Historia lubi się powtarzać… a ja nie, jak często można było usłyszeć w skeczach jednego z moich ulubionych kabaretów. Nie będę więc ponownie rozczulać się nad moim podejściem do książek i do ich szanowania. Nic się nie zmieniło od poprzedniej opinii w tym temacie. Jednak bardziej martwi mnie fakt, że skoro ktoś to coś wydaje, to musi być też na to zapotrzebowanie. Naprawdę w tych czasach ludzie potrzebują gotowego produktu do bycia kreatywnym?
Czy do bycia kreatywnym należy tylko niszczenie tak dumnie wrzeszczące hasło z okładki obydwu tworów?
Takie mam wrażenie, że szukam głębin w strumyku. Na siłę próbuję, naprawdę się staram, zrozumieć - po co to wszystko? Odpowiedź jednak nasuwa się sama – dla pieniędzy. Przykre, ale chyba prawdziwe.

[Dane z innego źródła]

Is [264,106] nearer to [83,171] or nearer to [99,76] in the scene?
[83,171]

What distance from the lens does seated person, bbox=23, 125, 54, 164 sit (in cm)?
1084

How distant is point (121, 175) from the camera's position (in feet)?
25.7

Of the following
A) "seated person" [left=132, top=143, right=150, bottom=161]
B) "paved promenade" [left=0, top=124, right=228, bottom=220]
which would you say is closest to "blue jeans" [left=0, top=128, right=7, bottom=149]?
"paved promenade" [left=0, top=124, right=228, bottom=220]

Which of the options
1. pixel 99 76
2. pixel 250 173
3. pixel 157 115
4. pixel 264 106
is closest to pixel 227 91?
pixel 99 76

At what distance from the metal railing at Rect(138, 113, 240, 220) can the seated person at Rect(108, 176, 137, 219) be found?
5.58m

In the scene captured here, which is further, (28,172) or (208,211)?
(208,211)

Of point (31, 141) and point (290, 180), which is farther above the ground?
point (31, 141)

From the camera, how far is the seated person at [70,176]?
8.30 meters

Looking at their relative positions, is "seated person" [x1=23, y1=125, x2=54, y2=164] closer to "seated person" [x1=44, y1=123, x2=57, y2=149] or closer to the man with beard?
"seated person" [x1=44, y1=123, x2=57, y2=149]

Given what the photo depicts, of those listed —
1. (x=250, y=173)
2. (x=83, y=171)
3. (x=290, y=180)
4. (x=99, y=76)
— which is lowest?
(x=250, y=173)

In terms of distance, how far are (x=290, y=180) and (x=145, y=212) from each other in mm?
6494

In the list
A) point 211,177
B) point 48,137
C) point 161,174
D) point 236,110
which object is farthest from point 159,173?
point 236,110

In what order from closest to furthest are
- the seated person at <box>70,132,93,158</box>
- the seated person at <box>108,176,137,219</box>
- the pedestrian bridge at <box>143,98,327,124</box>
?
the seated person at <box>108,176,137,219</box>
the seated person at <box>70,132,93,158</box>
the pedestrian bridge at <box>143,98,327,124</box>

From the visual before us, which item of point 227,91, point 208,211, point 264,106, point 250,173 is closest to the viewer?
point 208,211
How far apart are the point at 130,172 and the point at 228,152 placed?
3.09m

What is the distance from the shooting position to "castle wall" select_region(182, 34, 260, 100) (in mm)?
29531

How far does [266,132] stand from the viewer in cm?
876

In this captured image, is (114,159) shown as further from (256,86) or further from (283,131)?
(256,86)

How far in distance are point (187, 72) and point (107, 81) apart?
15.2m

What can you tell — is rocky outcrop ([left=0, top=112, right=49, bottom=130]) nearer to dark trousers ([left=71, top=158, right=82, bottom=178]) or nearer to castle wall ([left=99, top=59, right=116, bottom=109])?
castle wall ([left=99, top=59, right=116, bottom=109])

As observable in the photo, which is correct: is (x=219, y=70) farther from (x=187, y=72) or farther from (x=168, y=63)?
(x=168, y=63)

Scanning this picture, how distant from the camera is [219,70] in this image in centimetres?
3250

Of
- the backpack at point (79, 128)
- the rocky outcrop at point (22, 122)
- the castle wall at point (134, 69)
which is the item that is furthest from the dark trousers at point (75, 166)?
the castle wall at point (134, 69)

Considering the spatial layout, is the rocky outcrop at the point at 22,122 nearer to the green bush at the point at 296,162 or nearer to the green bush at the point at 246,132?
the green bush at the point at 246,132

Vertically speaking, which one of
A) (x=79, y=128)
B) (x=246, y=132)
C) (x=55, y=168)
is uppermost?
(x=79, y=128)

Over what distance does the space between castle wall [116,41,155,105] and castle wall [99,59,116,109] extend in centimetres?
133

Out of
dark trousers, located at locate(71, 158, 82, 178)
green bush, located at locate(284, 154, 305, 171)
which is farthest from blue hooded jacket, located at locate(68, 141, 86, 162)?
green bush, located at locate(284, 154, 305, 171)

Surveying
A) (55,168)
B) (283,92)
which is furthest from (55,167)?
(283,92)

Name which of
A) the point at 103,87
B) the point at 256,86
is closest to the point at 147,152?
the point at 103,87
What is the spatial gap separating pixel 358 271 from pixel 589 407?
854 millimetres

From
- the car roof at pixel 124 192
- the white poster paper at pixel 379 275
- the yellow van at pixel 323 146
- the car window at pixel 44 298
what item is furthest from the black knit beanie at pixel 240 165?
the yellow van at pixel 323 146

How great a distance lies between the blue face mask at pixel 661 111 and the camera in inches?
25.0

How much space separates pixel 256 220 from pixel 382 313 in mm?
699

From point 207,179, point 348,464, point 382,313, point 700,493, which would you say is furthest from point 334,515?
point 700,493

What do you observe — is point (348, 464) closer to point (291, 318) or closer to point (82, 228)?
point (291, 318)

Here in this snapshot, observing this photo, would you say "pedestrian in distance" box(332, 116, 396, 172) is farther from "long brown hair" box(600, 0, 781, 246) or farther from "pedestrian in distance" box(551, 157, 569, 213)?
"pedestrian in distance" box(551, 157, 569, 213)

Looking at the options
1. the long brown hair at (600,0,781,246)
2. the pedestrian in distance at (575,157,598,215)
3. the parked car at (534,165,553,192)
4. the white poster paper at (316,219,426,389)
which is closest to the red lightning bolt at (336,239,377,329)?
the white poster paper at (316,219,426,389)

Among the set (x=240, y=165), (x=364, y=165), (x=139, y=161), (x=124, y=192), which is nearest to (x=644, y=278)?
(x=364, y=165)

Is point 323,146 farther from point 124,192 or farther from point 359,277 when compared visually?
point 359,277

Zamiast do działu z artykułami papierniczymi wrzucili to do książek, jak widać pomysł okazał się strzałem w dziesiątkę. Już widzę znudzonych np. zakupami przedświątecznymi ludzi, którzy szukając prezentu na odwal się i bez wyrazu, brali tego tyle, ile mieli ciotecznych bachorów do obdarowania. Bo modne, a prawdziwej książki i tak nie przeczyta. Niestety, byłam świadkiem podobnej scenki rodzajowej jak przeglądałam to coś w markecie.